— Work to complete —
- a) According to the Gordon J. Lithgow biography, in what year did he move his lab to the Buck Institute for Research on Aging?
- b) Using the Gordon J. Lithgow biography, explain in one to three sentences why the Lithgow lab began studying "metallostasis."
- c) Continue the Gordon J. Lithgow biography from its last sentence.

Gordon J. Lithgow

Gordon J. Lithgow (born 25 March 1963 in Motherwell, Scotland) is a Scottish medical researcher.

Lithgow grew up in Newarthill in North Lanarkshire, traditionally a mining village, and attended Newarthill Primary School and Braidhurst High School, Motherwell. He graduated from the University of Strathclyde in 1985 with a degree in Applied Microbiology and then started work towards a PhD in the laboratory of Alistair Brown at the Institute of Genetics at the University of Glasgow. He defended his PhD thesis in 1989 on transcription mechanisms in yeast. He then moved to Basel, Switzerland, to further study yeast molecular biology. There he became interested in the possibilities of studying aging in simple laboratory animals. This prompted a move to the University of Colorado, Institute for Behavioral Genetics, and to the laboratory of Thomas E. Johnson who was studying the first genetic mutation to slow aging in a gene he called age-1.[1]

After making a series of discoveries linking aging to stress,[2] Lithgow established his own independent laboratory at the University of Manchester, England which investigated the relationship between stress and aging. He moved the lab in 2001 to the newly established Buck Institute for Research on Aging.[3]

Throughout his career, Lithgow was a prominent spokesperson for aging research and frequently interacting with print, radio and television media. He has appeared on the Today program on Radio 4[4] and has given interviews to numerous national newspapers, including the New York Times[5] and The Guardian about aging and his research, and has presented to science-loving lay audiences.[6] He gave an extended interview about aging science to The Science Network.[7]

Lithgow sheds light on the mechanisms of aging by identifying agents that extend lifespan or prevent age-related disease. He has discovered a range of factors that can lengthen life in the microscopic worm Caenorhabditis elegans, and he applies these findings to studies in human cells in culture. Much evidence points to stress contributing to a breakdown in the ability to maintain optimal molecular stability resulting in aging and disease. Certain life-extending agents help C. elegans respond to lifelong stress by remodeling the natural stress fighting cellular mechanisms, the Lithgow lab has found. For example, long-lived mutants of C. elegans can are very stress resistant as a result of elevated levels of “heat shock proteins”. Heat shock proteins promote longevity probably by preventing a loss of protein balance. Long-lived mutant strains are also resistant to heavy metals, so the Lithgow lab went on to study the relationship between longevity and “metallostasis.” [8]

The Lithgow lab has discovered that certain cell proteins capable of extending life can also be closely involved in disease prevention. But when proteins play such dual roles, they may sometimes make tradeoffs that affect the fate of the organism. Lithgow is studying genetic variations in “checkpoint proteins’’ that may create a trade-off between the rate of aging and incidence of cancer.[9]

The Lithgow lab has made seminal discoveries in the use of pharmacological agents to intervene in aging processes, such as antioxidants that protect cells against damage from unstable chemicals called free radicals. More recently, his lab have uncovered compounds that act as “stress response mimetics” that maintain protein balance and stability. These compounds suppress pathology associated with Alzheimer’s disease.[10] The lab continues to undertake screens for chemical compounds that slow aging and extend healthspan.

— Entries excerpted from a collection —
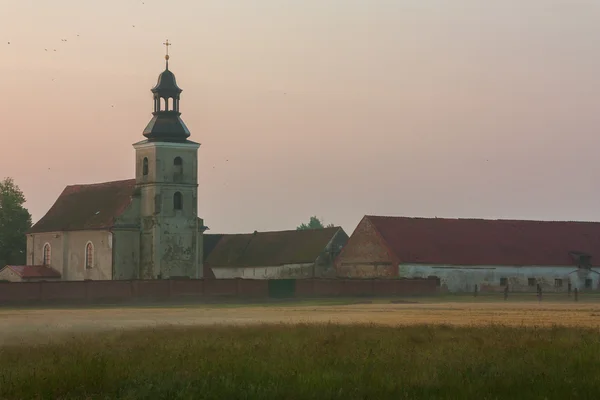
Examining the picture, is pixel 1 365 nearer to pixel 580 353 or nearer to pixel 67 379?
pixel 67 379

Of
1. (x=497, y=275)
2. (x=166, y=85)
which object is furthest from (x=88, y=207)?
(x=497, y=275)

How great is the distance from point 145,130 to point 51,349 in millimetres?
62137

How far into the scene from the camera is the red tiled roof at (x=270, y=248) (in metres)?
101

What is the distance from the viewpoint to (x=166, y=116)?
87250 millimetres

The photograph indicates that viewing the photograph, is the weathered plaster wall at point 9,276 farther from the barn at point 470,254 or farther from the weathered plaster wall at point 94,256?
the barn at point 470,254

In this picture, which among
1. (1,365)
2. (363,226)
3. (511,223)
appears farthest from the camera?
(511,223)

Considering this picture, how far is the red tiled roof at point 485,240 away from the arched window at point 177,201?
15415 millimetres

— List of answers —
- a) 2001

- b) Long-lived mutant strains of C. elegans turned out to be resistant to heavy metals. That finding led the Lithgow lab to study how longevity relates to metallostasis.

- c)
He is the principal investigator and director of the Buck Institute’s Interdisciplinary Research Consortium on Geroscience.[11] He is also the principal investigator of the Larry L. Hillblom Network on the Chemical Biology of Aging, and is the coordinator of the Hillblom Center for the Biology of Aging Support Award.[12]

References

  1. Johnson TE, Lithgow GJ. The search for the genetic basis of aging: the identification of gerontogenes in the nematode Caenorhabditis elegans. J Am Geriatr Soc. 1992 Sep;40(9):936-45.
  2. Lithgow GJ, White TM, Melov S, Johnson TE. Thermotolerance and extended life-span conferred by single-gene mutations and induced by thermal stress. Proc Natl Acad Sci U S A. 1995 Aug 1;92(16):7540-4.
  3. Dodge V, Melov S. The Buck Institute for age research. Exp Gerontol. 2001 Feb;36(2):205-8.
  4. http://news.bbc.co.uk/2/hi/science/nature/904722.stm
  5. http://www.nytimes.com/2011/04/05/science/05obworm.html?_r=0
  6. "Gordon Lithgow at Health Extension Salon #7". http://HealthExtension.co''. Health Extension. 2013-03-28. Retrieved 26 June 2013.
  7. http://www.youtube.com/watch?v=LM4oe3nV5SY
  8. Page KE, White KN, McCrohan CR, Killilea DW, Lithgow GJ. Aluminium exposure disrupts elemental homeostasis in Caenorhabditis elegans. Metallomics. 2012 May;4(5):512-22. doi: 10.1039/c2mt00146b. Epub 2012 Apr 26.
  9. Olsen A, Vantipalli MC, Lithgow GJ. Checkpoint proteins control survival of the postmitotic cells in Caenorhabditis elegans. Science. 2006 Jun 2;312(5778):1381-5.
  10. Alavez S, Vantipalli MC, Zucker DJ, Klang IM, Lithgow GJ. Amyloid-binding compounds maintain protein homeostasis during ageing and extend lifespan. Nature. 2011 Apr 14;472(7342):226-9. doi: 10.1038/nature09873. Epub 2011 Mar 30.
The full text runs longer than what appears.